◆ **Provided data**
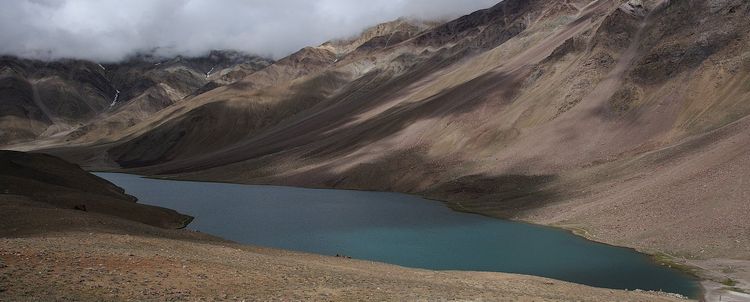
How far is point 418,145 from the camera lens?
132 metres

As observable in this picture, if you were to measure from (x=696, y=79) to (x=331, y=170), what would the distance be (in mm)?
74570

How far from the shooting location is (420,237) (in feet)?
220

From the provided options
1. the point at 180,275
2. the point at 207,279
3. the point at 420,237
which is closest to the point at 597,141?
the point at 420,237

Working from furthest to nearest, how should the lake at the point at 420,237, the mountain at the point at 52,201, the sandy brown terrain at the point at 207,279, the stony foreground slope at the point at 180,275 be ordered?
the lake at the point at 420,237, the mountain at the point at 52,201, the stony foreground slope at the point at 180,275, the sandy brown terrain at the point at 207,279

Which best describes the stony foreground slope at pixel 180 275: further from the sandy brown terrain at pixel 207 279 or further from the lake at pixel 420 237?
the lake at pixel 420 237

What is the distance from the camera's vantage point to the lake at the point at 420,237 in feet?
163

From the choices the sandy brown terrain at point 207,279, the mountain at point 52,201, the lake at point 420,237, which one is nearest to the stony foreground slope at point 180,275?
the sandy brown terrain at point 207,279

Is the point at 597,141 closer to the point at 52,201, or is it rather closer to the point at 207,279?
the point at 52,201

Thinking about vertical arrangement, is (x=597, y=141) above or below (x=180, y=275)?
above

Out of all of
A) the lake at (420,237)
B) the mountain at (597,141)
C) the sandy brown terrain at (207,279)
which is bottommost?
the sandy brown terrain at (207,279)

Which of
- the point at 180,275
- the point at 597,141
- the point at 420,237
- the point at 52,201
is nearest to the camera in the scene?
the point at 180,275

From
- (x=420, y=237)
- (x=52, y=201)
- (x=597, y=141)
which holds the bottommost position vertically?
(x=52, y=201)

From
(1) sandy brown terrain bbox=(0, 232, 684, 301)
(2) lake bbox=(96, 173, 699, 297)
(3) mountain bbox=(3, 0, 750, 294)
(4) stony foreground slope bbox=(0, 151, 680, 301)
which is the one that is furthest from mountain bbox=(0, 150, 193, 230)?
(3) mountain bbox=(3, 0, 750, 294)

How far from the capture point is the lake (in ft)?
163
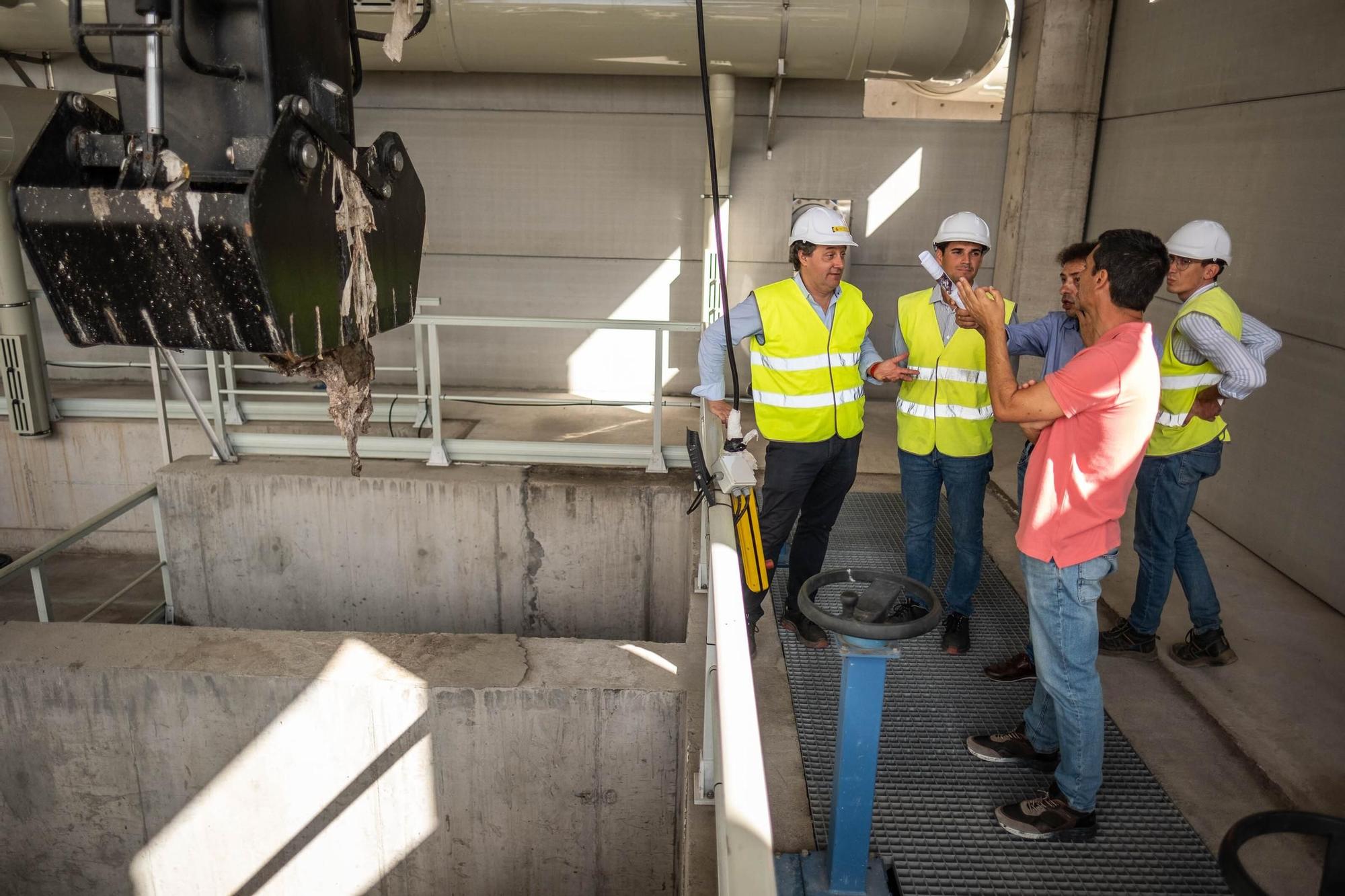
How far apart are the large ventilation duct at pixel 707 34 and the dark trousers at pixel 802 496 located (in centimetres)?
331

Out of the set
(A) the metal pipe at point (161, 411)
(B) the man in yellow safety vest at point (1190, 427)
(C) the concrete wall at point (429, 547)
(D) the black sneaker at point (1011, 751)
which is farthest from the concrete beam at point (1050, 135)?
(A) the metal pipe at point (161, 411)

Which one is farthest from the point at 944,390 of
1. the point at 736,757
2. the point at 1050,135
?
the point at 1050,135

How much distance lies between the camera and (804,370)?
10.4ft

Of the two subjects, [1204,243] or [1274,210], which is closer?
[1204,243]

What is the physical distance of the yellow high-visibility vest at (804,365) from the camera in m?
3.13

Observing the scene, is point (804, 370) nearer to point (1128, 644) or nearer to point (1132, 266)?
point (1132, 266)

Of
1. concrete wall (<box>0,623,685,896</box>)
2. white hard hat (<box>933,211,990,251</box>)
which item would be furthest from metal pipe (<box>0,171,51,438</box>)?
white hard hat (<box>933,211,990,251</box>)

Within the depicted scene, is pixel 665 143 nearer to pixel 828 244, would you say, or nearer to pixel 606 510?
pixel 606 510

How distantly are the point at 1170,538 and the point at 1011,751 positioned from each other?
105cm

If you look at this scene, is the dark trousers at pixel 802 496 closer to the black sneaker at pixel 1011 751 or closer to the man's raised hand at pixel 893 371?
the man's raised hand at pixel 893 371

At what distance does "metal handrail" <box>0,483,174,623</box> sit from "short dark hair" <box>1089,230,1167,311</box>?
450 centimetres

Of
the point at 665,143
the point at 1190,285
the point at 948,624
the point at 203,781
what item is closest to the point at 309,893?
the point at 203,781

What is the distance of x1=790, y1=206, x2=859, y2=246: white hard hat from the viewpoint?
3.00 meters

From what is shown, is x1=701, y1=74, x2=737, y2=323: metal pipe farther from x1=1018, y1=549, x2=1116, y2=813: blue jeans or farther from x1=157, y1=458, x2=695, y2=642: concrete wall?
x1=1018, y1=549, x2=1116, y2=813: blue jeans
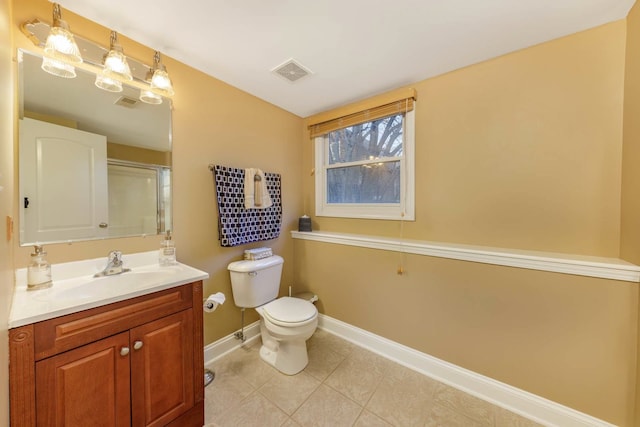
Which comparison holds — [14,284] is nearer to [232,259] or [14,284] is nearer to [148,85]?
[232,259]

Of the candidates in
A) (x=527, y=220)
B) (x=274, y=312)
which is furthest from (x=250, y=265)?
(x=527, y=220)

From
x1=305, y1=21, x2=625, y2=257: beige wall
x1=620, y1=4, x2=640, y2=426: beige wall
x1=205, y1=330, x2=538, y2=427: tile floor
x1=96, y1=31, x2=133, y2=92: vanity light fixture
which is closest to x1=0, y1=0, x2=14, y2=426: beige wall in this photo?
x1=96, y1=31, x2=133, y2=92: vanity light fixture

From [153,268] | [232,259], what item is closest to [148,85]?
[153,268]

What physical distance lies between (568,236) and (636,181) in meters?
0.38

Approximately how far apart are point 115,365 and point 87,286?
17.5 inches

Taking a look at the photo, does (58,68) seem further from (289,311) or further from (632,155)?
(632,155)

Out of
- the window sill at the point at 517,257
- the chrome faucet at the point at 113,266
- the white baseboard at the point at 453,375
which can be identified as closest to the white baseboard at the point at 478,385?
the white baseboard at the point at 453,375

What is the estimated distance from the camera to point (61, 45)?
111cm

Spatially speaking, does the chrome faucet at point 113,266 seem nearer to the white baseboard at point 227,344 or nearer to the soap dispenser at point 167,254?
the soap dispenser at point 167,254

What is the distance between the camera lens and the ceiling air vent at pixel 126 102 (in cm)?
142

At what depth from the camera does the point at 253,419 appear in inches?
53.2

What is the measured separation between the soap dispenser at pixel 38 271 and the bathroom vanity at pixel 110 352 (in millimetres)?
46

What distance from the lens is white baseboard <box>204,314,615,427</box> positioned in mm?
1310

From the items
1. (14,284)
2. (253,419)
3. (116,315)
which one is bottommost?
(253,419)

◆ **Goal of the exercise**
Rewrite all the entries above with "bottommost" changed to "lowest" and everything else kept the same. Leave the pictures out of your answer.

◆ **Completed task**
How far is point 418,145 from the camera lens?
132 metres

As observable in this picture, if you were to measure from (x=696, y=79) to (x=331, y=170), what would the distance be (in mm)?
74570

How far from the shooting location is (420,237) (in feet)?
220

From the provided options
1. the point at 180,275
2. the point at 207,279
3. the point at 420,237
which is closest to the point at 597,141?
the point at 420,237

Working from furthest to nearest, how should the lake at the point at 420,237, the mountain at the point at 52,201, the sandy brown terrain at the point at 207,279, the stony foreground slope at the point at 180,275 be ordered?
the lake at the point at 420,237, the mountain at the point at 52,201, the stony foreground slope at the point at 180,275, the sandy brown terrain at the point at 207,279

Which best describes the stony foreground slope at pixel 180 275: further from the sandy brown terrain at pixel 207 279 or further from the lake at pixel 420 237?
the lake at pixel 420 237

What is the distance from the camera's vantage point to the lake at the point at 420,237 in feet?
163

From the choices the sandy brown terrain at point 207,279, the mountain at point 52,201, the lake at point 420,237, which one is nearest to the stony foreground slope at point 180,275?
the sandy brown terrain at point 207,279

Is the point at 597,141 closer to the point at 52,201, or is it rather closer to the point at 207,279?
the point at 52,201

Thinking about vertical arrangement, is (x=597, y=141) above or below (x=180, y=275)?
above

Out of all of
A) the lake at (420,237)
B) the mountain at (597,141)
C) the sandy brown terrain at (207,279)
which is lowest?
the sandy brown terrain at (207,279)

Which of
- the point at 180,275
- the point at 597,141
- the point at 420,237
- the point at 52,201
is nearest to the camera in the scene?
the point at 180,275

From
- (x=420, y=237)
- (x=52, y=201)
- (x=597, y=141)
which holds the lowest position vertically?
(x=52, y=201)

From
(1) sandy brown terrain bbox=(0, 232, 684, 301)
(2) lake bbox=(96, 173, 699, 297)
(3) mountain bbox=(3, 0, 750, 294)
(4) stony foreground slope bbox=(0, 151, 680, 301)
which is the one that is furthest from mountain bbox=(0, 150, 193, 230)?
(3) mountain bbox=(3, 0, 750, 294)

How far from the capture point is the lake (in ft)?
163
How far apart are the large ventilation duct at pixel 707 34 and the dark trousers at pixel 802 496 located (in centimetres)?
331

Out of the set
(A) the metal pipe at point (161, 411)
(B) the man in yellow safety vest at point (1190, 427)
(C) the concrete wall at point (429, 547)
(D) the black sneaker at point (1011, 751)
which is farthest from the concrete beam at point (1050, 135)?
(A) the metal pipe at point (161, 411)

Which one is farthest from the point at 944,390 of
1. the point at 736,757
2. the point at 1050,135
?
the point at 1050,135

How much distance lies between the camera and (804,370)?
10.4ft

Of the two subjects, [1204,243] or [1274,210], which is closer?
[1204,243]

What is the physical distance of the yellow high-visibility vest at (804,365) from the camera in m?
3.13

Observing the scene, is point (804, 370) nearer to point (1128, 644) or nearer to point (1132, 266)?
point (1132, 266)

Of
1. concrete wall (<box>0,623,685,896</box>)
2. white hard hat (<box>933,211,990,251</box>)
which item would be furthest from metal pipe (<box>0,171,51,438</box>)?
white hard hat (<box>933,211,990,251</box>)

Within the depicted scene, is pixel 665 143 nearer to pixel 828 244, would you say, or nearer to pixel 606 510?
pixel 606 510

How distantly are the point at 1170,538 and the point at 1011,751 positioned from each other?
105cm

If you look at this scene, is the dark trousers at pixel 802 496 closer to the black sneaker at pixel 1011 751 or closer to the man's raised hand at pixel 893 371?
the man's raised hand at pixel 893 371

At what distance does "metal handrail" <box>0,483,174,623</box> sit from "short dark hair" <box>1089,230,1167,311</box>?
450 centimetres

Of
the point at 665,143
the point at 1190,285
the point at 948,624
the point at 203,781
what item is closest to the point at 309,893?
the point at 203,781

What is the distance of x1=790, y1=206, x2=859, y2=246: white hard hat from the viewpoint?
3.00 meters

From what is shown, is x1=701, y1=74, x2=737, y2=323: metal pipe farther from x1=1018, y1=549, x2=1116, y2=813: blue jeans or farther from x1=157, y1=458, x2=695, y2=642: concrete wall?
x1=1018, y1=549, x2=1116, y2=813: blue jeans
Which comparison holds — [14,284] is nearer to [232,259] or [14,284] is nearer to [148,85]?
[232,259]

Of the candidates in
A) (x=527, y=220)
B) (x=274, y=312)
which is furthest from (x=250, y=265)?
(x=527, y=220)

From
x1=305, y1=21, x2=625, y2=257: beige wall
x1=620, y1=4, x2=640, y2=426: beige wall
x1=205, y1=330, x2=538, y2=427: tile floor
x1=96, y1=31, x2=133, y2=92: vanity light fixture
which is closest to x1=0, y1=0, x2=14, y2=426: beige wall in this photo?
x1=96, y1=31, x2=133, y2=92: vanity light fixture

From [153,268] | [232,259], what item is closest to [148,85]?
[153,268]

What physical distance lies between (568,236) and (636,181) in meters?
0.38

Approximately how far apart are point 115,365 and point 87,286?
17.5 inches

Taking a look at the photo, does (58,68) seem further from (289,311) or further from (632,155)?
(632,155)

Out of
- the window sill at the point at 517,257
- the chrome faucet at the point at 113,266
- the white baseboard at the point at 453,375
which can be identified as closest to the white baseboard at the point at 478,385?
the white baseboard at the point at 453,375

What is the estimated distance from the camera to point (61, 45)?
111cm

Spatially speaking, does the chrome faucet at point 113,266 seem nearer to the white baseboard at point 227,344 or nearer to the soap dispenser at point 167,254?
the soap dispenser at point 167,254

What is the distance between the camera lens and the ceiling air vent at pixel 126 102 (in cm)?
142

At what depth from the camera does the point at 253,419 appear in inches?
53.2

What is the measured separation between the soap dispenser at pixel 38 271 and the bathroom vanity at pixel 110 352 (in millimetres)?
46

What distance from the lens is white baseboard <box>204,314,615,427</box> positioned in mm?
1310

From the items
1. (14,284)
2. (253,419)
3. (116,315)
which one is lowest?
(253,419)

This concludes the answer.